> **Task set**:
(a) List each distinct username that appears as a post heading in the forum thread, in order of first appearance.
(b) Answer these questions from the forum thread, one per line:
(i) According to the shop notice, how long may orders placed using the special offer take?
(ii) What did Jetters say the offer was last year?
(iii) What does Kota say is sitting in the basket?
(c) Print everything in the forum thread from "WHAT DISCOUNT CODE???!!!?!?!?!" down to "BEFORE MONDAY!!!!! :)".

My current stash of WNs. 5 WNNNs, 2 WNOS and 2 WNNNs. I've got a couple more in the house but will be selling them shortly. Excuse the rubbish camera phone picture. 

https://i799.photobucket.com/albums/yy276/mandarhino/stash%20picture/IMAG0159.jpg


----------



## NuKe

Blob said:


> Awww that's so sweet he knows so much :)
> 
> Oooooh you have to order or wait now for this discount code next week ;) going to buy two more I think. One that has 'born at home' on the back and not sure about the other one yet.

WHAT DISCOUNT CODE???!!!?!?!?! :wohoo:


----------



## Blob

:rofl: 


> PLEASE NOTE - We are hoping to put a special offer on the shop on Monday morning for RNW :) This will mean that orders placed using the special offer may take 2-4 weeks instead of the usual 2-3. ALSO it will be highly unlikely that we will be able make any of those orders by a certain date. SO IF YOU NEED ANYTHING MADE BY A CERTAIN DATE PLEASE MAKE SURE YOU GET YOUR ORDERS IN BEFORE MONDAY!!!!! :)

So not discount :blush:


----------



## NuKe

I wonder what the offer is though??


----------



## Blob

Something good I hope...free embroidery would be amazing :rofl:


----------



## jessabella

oooo that sounds good too..free embrodiery


----------



## NuKe

I'd go freaking nuts if there's free embroidery!! Is it in 2 days or next monday??


----------



## Kota

it will be for Real Nappy Week next week I assume, I'm waiting to find out what it is before I order... Not that I should be ordering anything. Eeek!


----------



## Jetters

Last year it was 10% off everything except wnnns...


----------



## Kota

well thats crappola, I've got a WNNN sitting in my basket all ready to go!


----------



## flubdub

Crappola :rofl:


----------



## NuKe

:rofl:


----------



## Blob

10% off would be niiiiiiiiiceeeeee


----------



## jessabella

10% isnt that much :blush:


----------



## flubdub

^no it's not really.

Image entries on named regions
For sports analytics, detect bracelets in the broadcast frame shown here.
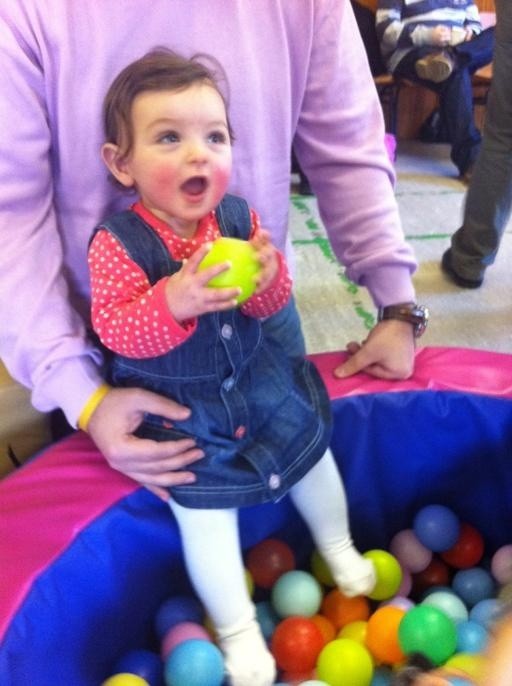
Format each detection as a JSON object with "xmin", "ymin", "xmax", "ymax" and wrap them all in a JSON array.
[{"xmin": 380, "ymin": 301, "xmax": 428, "ymax": 338}]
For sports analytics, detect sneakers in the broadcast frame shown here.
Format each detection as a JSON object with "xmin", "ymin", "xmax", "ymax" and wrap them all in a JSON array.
[
  {"xmin": 443, "ymin": 248, "xmax": 483, "ymax": 288},
  {"xmin": 415, "ymin": 53, "xmax": 454, "ymax": 83}
]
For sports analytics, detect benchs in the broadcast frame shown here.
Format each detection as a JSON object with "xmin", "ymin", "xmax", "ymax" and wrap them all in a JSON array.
[{"xmin": 374, "ymin": 63, "xmax": 492, "ymax": 161}]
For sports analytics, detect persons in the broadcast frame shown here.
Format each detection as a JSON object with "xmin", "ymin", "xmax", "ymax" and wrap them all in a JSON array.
[
  {"xmin": 83, "ymin": 46, "xmax": 379, "ymax": 683},
  {"xmin": 441, "ymin": 1, "xmax": 511, "ymax": 291},
  {"xmin": 1, "ymin": 0, "xmax": 426, "ymax": 504},
  {"xmin": 372, "ymin": 0, "xmax": 499, "ymax": 185}
]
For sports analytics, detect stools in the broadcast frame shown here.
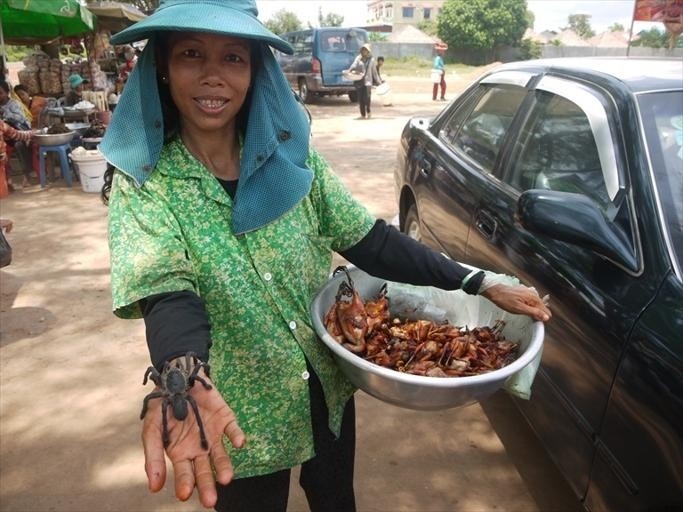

> **Solutions to each task**:
(a) NuKe, Blob, jessabella, Kota, Jetters, flubdub

(b)
(i) 2-4 weeks, instead of the usual 2-3.
(ii) 10% off everything except WNNNs.
(iii) A WNNN.

(c)
WHAT DISCOUNT CODE???!!!?!?!?! :wohoo:


----------



## Blob

:rofl: 


> PLEASE NOTE - We are hoping to put a special offer on the shop on Monday morning for RNW :) This will mean that orders placed using the special offer may take 2-4 weeks instead of the usual 2-3. ALSO it will be highly unlikely that we will be able make any of those orders by a certain date. SO IF YOU NEED ANYTHING MADE BY A CERTAIN DATE PLEASE MAKE SURE YOU GET YOUR ORDERS IN BEFORE MONDAY!!!!! :)